SEOUL, June 7 (Korea Bizwire) – With the Korea Insurance Development Institute due to reveal its reference net premium rates for electric cars by the end of June, industry watchers are speculating that premiums for EVs will be some 10 percent lower than gasoline or diesel-powered vehicles.
The reference premium rate will be based on the institute’s analysis of EV accident statistics and the loss ratio for insurers, to be used by smaller insurance companies that lack the resources to independently derive this type of data.
In an earlier study, conducted on behalf of the Ministry of Trade, Industry & Energy, the KIDI concluded that EVs are in fewer, less severe, traffic accidents due to relatively shorter trip distances, and travel that is limited predominantly to major cities with access to charging facilities, suggesting that insurance rates should fall roughly 10 percent lower than conventional vehicles.

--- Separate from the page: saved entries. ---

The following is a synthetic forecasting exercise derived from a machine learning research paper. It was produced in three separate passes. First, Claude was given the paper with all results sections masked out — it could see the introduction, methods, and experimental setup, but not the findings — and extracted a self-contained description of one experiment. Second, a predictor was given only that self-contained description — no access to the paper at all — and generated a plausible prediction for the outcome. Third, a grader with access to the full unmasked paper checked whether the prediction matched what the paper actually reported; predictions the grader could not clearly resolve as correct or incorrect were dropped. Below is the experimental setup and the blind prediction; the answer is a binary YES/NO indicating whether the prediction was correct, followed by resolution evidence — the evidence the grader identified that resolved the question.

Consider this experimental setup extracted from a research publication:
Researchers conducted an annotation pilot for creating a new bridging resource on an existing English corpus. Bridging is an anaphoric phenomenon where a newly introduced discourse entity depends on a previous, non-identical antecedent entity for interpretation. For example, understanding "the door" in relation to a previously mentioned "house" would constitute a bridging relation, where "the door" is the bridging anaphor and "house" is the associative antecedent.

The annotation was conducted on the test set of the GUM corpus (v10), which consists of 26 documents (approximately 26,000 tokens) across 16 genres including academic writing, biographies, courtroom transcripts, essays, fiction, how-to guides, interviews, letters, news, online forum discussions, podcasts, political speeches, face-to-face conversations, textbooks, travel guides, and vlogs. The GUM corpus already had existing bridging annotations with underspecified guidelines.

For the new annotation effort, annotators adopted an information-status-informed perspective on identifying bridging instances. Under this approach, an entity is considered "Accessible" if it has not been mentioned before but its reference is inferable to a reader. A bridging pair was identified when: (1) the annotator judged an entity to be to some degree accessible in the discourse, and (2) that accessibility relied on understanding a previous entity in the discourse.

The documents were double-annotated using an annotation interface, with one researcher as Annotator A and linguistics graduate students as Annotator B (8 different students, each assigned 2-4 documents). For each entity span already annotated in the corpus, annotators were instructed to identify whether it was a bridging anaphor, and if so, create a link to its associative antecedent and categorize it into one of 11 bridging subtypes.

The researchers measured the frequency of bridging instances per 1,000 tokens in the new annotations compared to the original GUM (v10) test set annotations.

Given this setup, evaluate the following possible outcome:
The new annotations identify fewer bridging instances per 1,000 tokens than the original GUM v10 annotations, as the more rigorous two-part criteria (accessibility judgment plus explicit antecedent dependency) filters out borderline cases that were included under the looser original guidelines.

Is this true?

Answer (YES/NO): NO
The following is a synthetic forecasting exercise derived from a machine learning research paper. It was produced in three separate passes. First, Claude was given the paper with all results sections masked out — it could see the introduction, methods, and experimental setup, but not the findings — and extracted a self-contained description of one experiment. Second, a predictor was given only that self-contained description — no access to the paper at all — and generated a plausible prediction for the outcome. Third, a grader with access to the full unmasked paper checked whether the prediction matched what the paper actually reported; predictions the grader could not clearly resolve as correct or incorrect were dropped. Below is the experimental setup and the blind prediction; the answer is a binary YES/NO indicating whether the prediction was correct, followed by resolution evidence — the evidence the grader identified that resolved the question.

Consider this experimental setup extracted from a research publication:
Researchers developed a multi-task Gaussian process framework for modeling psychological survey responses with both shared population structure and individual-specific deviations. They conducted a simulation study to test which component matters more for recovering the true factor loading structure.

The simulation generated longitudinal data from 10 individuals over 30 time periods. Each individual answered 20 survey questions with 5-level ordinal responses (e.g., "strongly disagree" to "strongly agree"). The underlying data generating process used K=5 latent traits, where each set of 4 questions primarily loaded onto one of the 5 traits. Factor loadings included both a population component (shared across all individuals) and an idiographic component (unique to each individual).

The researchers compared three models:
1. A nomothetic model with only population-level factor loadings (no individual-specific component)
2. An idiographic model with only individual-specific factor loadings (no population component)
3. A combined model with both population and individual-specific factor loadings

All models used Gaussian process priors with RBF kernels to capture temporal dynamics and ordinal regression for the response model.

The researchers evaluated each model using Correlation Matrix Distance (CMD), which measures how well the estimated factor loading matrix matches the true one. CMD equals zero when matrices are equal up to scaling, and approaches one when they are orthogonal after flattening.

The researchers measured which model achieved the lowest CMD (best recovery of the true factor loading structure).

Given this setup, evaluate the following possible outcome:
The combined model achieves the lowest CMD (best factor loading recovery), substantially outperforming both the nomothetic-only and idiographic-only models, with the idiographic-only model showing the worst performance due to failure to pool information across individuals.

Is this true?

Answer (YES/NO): YES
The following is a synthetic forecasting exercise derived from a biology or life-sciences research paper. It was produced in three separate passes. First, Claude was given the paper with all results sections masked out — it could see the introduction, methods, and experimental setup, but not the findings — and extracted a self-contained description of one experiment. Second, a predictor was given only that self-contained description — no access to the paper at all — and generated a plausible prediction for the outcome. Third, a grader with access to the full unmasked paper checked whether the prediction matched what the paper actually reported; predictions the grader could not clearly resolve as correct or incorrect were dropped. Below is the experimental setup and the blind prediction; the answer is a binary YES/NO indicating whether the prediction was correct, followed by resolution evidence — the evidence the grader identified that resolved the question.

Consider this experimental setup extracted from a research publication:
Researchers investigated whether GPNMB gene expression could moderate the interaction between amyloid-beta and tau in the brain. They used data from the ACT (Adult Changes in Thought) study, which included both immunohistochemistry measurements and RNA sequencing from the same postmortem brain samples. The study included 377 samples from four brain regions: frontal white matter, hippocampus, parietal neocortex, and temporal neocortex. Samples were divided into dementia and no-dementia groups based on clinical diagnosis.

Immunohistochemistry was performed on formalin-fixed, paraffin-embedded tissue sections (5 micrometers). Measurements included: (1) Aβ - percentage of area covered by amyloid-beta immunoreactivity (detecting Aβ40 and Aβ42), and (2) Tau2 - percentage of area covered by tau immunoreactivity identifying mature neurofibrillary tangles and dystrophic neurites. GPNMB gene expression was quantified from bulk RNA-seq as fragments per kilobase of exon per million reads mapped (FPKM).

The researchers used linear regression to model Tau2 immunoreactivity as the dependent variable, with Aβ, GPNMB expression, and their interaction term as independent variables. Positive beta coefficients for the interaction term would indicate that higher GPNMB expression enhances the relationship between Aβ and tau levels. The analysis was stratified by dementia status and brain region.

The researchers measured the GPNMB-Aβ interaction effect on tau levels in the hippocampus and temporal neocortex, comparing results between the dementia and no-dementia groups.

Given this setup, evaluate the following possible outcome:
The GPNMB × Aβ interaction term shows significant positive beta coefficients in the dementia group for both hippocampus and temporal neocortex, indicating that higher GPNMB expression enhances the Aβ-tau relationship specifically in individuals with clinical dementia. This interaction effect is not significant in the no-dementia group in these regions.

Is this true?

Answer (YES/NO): NO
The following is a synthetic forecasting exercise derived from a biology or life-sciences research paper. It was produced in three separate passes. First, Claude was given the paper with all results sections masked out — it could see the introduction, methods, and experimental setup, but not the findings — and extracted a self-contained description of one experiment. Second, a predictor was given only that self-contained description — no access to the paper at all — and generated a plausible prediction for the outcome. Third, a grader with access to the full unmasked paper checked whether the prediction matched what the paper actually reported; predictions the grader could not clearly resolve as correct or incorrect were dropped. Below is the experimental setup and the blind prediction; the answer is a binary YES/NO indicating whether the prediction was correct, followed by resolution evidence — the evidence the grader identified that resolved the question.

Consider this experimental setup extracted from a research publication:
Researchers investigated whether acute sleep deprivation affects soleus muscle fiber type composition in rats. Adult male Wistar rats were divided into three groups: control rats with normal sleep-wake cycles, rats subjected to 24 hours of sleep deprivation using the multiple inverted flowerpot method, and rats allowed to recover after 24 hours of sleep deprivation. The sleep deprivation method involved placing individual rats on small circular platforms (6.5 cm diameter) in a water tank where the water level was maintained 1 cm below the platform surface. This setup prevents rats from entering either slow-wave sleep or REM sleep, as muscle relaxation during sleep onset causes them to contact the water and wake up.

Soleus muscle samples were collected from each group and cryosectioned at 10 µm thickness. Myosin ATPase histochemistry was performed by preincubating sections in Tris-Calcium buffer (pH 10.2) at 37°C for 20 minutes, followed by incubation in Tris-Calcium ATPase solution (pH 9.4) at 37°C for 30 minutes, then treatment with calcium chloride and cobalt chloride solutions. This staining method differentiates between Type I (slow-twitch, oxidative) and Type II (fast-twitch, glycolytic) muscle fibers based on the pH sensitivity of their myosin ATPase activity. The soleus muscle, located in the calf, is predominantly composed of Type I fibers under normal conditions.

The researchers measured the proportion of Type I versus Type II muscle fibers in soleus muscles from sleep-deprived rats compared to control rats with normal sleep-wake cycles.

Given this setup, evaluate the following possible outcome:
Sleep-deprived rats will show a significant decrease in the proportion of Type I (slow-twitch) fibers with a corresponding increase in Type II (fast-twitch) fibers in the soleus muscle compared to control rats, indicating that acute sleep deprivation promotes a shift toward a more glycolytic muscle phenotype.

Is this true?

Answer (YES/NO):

Currently, a handful of insurers, including Hyundai Marine & Fire Insurance, Dongbu Insurance, and Samsung Fire & Marine Insurance, offer EV-specific premiums, most of which are already more affordable than existing car insurance rates.
As of April, South Korea had 14,063 officially registered EVs, accounting for 0.06 percent of all vehicles in the country.
Although the rate is far short of the global EV penetration rate of 3.5 percent, the South Korean market is quickly gaining momentum. Last year, 5,914 electric vehicles were newly-registered, tripling the 2015 figure of 2,907, and six times the 1,075 recorded in 2014.
The Ministry of Environment also pledged to bring up the number of EVs to 250,000 by 2020, making bold investments in building charging facilities across the country, and providing subsidies for EV purchases.
“Automakers are fiercely competing for the EV market amid global environmental policies and the fourth industrial revolution,” said an official from Hyundai Marine & Fire Insurance. “We expect the (South Korean) government’s new policies to dramatically increase the number of EV drivers, subsequently revitalizing the local insurance market.”